Лишь по прошествии нескольких месяцев успокоился; сны сделались красочными, пасторальными, повторявшими прожитой день: видел прогулки по набережной Сены мимо лотков букинистов, отдохновение за столиком открытого кафешки на Монпарнасе, когда можно взять «эвиан» и просидеть со стаканом безвкусной минеральной воды хоть полдня, наблюдая прохожих; ни им до тебя нет дела, ни тебе до них, вот жизнь, а?!
Спустя полгода Турчанинов отправился в библиотеку Сорбонны, подивился тому, как легко здесь можно записаться в читальню — никаких паспортов или бланков от столоначальника: внес аванс и сиди себе в зале весь день! Уплатил еще побольше — бери книги на дом… Хоть и Наполеон корежил страну, и Тьер старался, и коммунаров стреляли, а все равно раз обретенную свободу изничтожить до конца невозможно, память о воле не поддается изъятию, только многовековой самовластный террор забывается, словно мгновенно пережитый ужас.
Получив русские и польские журналы и газеты, Турчанинов прочитал их самым внимательным образом; лишний раз подивился тупости петербургских властей, которые видели главную угрозу двору со стороны эсеровских бомбистов, а надеждой трона считали правых националистов, захлебывавшихся от истерического кликушества по поводу величия традиций и незыблемости особой духовности «третьего Рима»; вольные или невольные провокаторы, думал Турчанинов, каково такое слушать инородцам? Вот тебе и дашнаки тут как тут: «Лишь армяне самая великая нация»; поляки: «Мы прародители славянского аристократизма», евреи: «Только „пао-лей-цион“ и „бунд“ дадут счастье нашему народу»; да уж и Украина стала отмечать своих адептов, «положивших жизнь на борьбу за самостийность». А что говорить про латышей с литовцами?!
Во дворцах Петербурга не видели главного: социал-демократия с ее проповедью социальной справедливости, свободы и братства народов несла в себе организованную, постоянно растущую угрозу самовластью.

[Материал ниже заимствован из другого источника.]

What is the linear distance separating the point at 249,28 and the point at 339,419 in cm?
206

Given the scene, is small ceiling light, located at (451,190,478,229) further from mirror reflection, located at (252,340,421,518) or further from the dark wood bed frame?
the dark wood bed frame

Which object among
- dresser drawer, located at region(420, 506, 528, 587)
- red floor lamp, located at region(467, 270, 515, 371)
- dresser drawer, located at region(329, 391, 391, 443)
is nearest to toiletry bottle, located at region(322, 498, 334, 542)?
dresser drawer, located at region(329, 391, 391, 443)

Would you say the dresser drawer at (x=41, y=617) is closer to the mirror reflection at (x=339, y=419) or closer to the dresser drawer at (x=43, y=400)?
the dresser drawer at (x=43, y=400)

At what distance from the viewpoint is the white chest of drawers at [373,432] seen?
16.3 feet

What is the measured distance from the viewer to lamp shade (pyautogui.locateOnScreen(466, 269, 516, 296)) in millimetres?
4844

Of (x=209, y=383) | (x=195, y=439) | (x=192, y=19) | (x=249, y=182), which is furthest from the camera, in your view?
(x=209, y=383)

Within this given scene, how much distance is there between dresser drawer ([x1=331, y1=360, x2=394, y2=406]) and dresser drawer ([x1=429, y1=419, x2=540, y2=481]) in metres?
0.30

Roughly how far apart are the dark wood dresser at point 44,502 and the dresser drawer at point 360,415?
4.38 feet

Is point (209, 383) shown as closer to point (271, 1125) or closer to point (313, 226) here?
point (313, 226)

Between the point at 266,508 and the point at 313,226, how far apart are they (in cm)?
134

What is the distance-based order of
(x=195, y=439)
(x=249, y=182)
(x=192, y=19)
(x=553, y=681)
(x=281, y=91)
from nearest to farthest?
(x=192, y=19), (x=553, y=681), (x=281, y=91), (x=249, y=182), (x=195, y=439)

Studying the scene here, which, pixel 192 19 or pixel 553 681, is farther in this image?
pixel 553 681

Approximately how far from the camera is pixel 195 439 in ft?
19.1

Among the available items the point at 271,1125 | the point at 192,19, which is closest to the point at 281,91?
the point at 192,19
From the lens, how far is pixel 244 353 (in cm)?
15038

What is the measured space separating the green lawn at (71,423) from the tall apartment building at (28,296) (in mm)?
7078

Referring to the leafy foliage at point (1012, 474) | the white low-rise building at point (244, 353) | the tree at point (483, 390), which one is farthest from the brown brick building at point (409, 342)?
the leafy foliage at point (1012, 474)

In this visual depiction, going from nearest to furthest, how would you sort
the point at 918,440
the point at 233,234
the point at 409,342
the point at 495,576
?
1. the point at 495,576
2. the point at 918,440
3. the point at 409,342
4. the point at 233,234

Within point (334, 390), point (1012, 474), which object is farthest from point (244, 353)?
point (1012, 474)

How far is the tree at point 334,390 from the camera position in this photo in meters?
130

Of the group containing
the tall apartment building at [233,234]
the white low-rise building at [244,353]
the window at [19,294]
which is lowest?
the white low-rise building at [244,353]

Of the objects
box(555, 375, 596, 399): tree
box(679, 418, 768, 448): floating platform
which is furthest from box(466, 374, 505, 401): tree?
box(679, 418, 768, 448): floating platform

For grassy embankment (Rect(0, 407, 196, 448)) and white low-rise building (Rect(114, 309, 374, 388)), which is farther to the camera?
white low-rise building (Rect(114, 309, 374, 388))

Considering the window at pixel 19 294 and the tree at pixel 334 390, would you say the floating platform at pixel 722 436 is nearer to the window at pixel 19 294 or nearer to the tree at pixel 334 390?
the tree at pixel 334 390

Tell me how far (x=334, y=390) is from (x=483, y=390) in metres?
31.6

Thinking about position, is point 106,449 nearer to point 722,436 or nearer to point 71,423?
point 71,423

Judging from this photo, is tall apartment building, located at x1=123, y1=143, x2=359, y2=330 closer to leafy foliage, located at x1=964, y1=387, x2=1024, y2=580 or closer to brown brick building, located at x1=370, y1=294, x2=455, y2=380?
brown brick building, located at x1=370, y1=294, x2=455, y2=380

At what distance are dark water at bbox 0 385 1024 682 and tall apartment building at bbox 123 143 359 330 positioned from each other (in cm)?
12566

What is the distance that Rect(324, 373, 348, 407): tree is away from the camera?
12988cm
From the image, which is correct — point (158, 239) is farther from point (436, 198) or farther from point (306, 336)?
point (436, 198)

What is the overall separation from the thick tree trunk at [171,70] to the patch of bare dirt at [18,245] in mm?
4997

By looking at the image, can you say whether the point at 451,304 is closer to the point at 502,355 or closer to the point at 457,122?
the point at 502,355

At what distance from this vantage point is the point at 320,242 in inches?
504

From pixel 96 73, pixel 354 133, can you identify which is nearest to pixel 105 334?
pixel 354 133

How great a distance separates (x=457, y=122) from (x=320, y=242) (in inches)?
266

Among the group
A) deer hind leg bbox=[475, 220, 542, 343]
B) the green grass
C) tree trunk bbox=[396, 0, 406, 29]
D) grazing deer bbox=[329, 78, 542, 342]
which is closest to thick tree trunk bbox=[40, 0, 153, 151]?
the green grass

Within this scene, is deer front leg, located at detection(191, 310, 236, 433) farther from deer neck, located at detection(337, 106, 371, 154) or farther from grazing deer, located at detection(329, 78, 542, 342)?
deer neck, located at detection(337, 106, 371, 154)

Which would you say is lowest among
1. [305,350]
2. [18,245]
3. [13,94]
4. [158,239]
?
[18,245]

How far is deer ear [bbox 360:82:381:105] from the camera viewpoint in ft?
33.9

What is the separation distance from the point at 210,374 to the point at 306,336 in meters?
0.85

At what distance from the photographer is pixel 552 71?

Беда сановников, видимо, заключалась в том, что с эсерами, с их террором, бороться было легче, чем с энциклопедизмом эсдеков, с ясной программой и твердой линией, которая, в отличие от эсеровской, легко корректировалась ЦК — в зависимости от постоянных изменений общественной жизни России. Власть предержащие в Петербурге — даже если бы и решились — просто-напросто не были готовы к диалогу с социал-демократией; что могли противоположить эрудиции выдающихся теоретиков старые деды и молодые волкодавы, лишенные понимания истории и страшащиеся фундаментальных основ политической экономии как черт ладана?!
То, что дни империи сочтены, Турчанинову стало ясным еще в девятьсот пятом, когда он столкнулся с Дзержинским лицом к лицу; Джордано Бруно можно было сжечь, но ведь идея не боится пламени; раз сформулированная, она становится вечной категорией, ее торжество — вопрос времени; идиотизм инквизиции, как бы ужасен ни был, понятие преходящее, тогда как опережающая шаблонность представлений, бытующих в данный исторический период, — категория постоянная; раз мысль состоялась, значит, состоялась, она рано или поздно обречена на победу над тем, что изжило себя.